Sunday, March 25, 2007

zucchini flatbread

the weather in columbus was wonderful today and i was greeted by these happy faces this morning:cooking in the kitchen with all the doors and windows open as i put together zucchini flatbread was heaven. the only thing that could have made it better would have been ingredients that came from the worthington farmer's market, but all things in good time, my friends.

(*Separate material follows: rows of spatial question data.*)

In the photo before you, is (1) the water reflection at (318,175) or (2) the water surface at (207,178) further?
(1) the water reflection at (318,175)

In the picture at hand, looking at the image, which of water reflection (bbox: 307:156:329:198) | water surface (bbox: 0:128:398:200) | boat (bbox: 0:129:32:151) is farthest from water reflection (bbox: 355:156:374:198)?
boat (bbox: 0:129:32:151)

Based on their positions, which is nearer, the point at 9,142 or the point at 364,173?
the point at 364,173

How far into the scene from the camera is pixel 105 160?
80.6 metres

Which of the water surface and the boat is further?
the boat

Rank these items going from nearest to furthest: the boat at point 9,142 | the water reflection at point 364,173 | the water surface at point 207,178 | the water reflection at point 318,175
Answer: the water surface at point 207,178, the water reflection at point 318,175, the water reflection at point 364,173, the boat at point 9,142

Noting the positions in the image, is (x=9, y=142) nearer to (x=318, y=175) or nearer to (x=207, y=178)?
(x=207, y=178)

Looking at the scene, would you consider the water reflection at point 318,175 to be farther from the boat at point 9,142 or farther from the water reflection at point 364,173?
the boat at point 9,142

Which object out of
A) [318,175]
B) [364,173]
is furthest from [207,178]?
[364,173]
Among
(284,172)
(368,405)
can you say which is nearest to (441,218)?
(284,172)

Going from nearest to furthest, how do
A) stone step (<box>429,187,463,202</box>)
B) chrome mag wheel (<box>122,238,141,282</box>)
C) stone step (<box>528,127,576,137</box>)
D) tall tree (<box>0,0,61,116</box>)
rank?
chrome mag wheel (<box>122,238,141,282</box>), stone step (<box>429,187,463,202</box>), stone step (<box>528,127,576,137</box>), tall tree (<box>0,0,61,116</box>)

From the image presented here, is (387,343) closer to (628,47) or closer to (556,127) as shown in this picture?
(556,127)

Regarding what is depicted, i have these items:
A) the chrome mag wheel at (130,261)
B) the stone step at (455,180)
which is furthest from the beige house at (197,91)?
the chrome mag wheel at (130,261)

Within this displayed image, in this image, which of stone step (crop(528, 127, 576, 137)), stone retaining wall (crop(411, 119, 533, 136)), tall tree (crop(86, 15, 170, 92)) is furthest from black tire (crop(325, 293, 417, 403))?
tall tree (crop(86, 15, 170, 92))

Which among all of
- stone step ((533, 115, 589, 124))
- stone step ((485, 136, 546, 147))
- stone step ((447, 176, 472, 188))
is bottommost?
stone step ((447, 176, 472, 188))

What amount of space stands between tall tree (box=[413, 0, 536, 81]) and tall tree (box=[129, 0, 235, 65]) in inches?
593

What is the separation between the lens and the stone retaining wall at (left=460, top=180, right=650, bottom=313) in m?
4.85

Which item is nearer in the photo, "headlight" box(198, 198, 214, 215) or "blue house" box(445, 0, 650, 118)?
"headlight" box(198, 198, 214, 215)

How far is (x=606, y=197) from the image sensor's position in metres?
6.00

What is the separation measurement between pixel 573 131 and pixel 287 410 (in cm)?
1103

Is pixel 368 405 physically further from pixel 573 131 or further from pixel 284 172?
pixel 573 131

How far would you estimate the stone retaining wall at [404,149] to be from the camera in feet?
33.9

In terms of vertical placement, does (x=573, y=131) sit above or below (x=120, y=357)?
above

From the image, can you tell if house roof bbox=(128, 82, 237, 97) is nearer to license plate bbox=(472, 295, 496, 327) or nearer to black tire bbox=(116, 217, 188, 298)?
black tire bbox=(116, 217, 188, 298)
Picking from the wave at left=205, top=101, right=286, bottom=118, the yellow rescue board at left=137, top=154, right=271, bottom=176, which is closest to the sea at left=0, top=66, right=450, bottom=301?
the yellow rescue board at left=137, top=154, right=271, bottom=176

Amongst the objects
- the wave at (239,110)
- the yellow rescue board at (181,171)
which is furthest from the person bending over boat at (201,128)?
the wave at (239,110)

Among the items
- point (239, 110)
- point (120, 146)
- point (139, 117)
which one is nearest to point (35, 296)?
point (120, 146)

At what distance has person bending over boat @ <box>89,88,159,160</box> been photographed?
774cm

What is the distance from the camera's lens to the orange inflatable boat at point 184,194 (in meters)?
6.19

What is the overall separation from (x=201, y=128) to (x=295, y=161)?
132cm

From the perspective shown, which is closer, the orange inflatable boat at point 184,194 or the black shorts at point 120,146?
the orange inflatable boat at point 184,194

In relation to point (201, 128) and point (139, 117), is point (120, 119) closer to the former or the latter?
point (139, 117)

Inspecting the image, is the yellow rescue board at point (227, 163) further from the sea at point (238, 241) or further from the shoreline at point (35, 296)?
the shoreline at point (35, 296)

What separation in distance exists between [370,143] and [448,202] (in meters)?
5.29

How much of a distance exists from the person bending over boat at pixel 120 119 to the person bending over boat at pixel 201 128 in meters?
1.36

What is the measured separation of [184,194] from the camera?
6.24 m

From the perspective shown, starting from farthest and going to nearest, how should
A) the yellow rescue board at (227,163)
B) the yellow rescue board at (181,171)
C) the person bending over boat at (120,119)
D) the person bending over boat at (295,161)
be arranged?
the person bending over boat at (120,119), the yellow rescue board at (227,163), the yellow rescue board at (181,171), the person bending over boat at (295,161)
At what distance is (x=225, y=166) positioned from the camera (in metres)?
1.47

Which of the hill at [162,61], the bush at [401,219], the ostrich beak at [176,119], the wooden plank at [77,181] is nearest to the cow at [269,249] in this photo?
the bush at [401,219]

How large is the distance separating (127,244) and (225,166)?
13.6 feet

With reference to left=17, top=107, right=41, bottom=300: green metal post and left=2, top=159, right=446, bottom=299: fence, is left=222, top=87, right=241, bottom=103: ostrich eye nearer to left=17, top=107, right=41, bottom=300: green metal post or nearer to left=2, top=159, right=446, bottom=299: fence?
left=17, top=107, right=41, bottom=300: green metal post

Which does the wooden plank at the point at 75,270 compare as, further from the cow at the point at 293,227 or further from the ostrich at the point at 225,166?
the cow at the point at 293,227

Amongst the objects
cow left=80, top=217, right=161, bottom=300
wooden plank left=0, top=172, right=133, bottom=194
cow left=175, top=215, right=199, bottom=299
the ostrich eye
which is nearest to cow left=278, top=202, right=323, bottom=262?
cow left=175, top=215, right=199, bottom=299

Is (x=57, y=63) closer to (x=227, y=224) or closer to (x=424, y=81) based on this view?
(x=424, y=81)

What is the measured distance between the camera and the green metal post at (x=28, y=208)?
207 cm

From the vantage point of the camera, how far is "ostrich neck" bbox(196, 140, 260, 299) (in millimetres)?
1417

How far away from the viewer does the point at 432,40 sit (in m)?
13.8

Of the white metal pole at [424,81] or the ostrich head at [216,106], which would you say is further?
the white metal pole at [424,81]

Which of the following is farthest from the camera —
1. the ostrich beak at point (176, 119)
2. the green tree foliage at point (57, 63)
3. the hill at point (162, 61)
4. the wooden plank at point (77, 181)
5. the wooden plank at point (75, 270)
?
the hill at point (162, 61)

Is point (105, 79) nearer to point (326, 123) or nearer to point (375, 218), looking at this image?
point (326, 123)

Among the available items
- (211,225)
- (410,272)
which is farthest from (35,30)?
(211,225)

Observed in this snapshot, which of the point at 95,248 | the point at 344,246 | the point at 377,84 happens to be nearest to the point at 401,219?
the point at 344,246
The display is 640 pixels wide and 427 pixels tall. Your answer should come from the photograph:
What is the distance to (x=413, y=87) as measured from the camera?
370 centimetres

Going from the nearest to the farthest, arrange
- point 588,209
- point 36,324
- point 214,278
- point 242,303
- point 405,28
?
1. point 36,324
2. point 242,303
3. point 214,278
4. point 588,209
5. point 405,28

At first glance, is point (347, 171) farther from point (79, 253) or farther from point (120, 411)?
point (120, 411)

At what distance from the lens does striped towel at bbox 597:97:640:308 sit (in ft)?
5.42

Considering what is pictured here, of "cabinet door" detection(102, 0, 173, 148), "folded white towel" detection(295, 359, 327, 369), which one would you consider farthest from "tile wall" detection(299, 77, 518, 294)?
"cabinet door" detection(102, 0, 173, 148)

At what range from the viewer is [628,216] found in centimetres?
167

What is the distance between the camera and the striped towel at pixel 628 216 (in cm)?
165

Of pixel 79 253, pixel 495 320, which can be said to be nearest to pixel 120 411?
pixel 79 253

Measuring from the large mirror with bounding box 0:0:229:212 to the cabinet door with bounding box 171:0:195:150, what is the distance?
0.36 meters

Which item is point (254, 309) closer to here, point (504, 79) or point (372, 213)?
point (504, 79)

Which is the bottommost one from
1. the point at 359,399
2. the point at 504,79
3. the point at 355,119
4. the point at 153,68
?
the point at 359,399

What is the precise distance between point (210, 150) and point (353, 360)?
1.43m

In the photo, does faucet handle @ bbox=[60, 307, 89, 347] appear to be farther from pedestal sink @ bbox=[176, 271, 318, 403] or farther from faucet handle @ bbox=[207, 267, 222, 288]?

zucchini flatbread evolved from making this recipe. the format/technique can be the base for lots of delectable combinations. both times i've made it i've let it rest in the fridge for up to 12 hours. so even though it takes a bit of time to put together, you can do it ahead of time if that's more convenient.

zucchini flat bread

equipment:
parchment paper
pizza stone

ingredients:
1 pre-made ball of pizza dough (from whole foods)
1 pkg boursin spreadable goat cheese, divided
medium sweet onion
2 tsp balsamic vinegar
1/2 c parmesan reggiano, divided
3 tbs chopped parsley, divided
small zucchini, sliced thinly
small summer squash, sliced thinly
2 small roma tomatoes, sliced thinly
olive oil

prep:
let the ball of dough sit out and come to room temperature. slice onion and caramelize with olive oil and balsamic vinegar. meanwhile, stretch dough into a large square, about 15"x15" and place on parchment paper. spread half of goat cheese on half of the dough & spread caramelized onions over goat cheese. sprinkle with half of parmesan reggiano and half parsley:
using parchment paper, fold in half. spread goat cheese on top of flatbread and sprinkle with remaining parmesan reggiano. add slices of zucchini, squash and tomato. drizzle with olive oil and top with remaining parsley.

bake:
using parchment paper, transfer to pizza stone and bake at 400 degrees for about 25 min, until edges are browned. let rest for at least 5 minutes before cutting.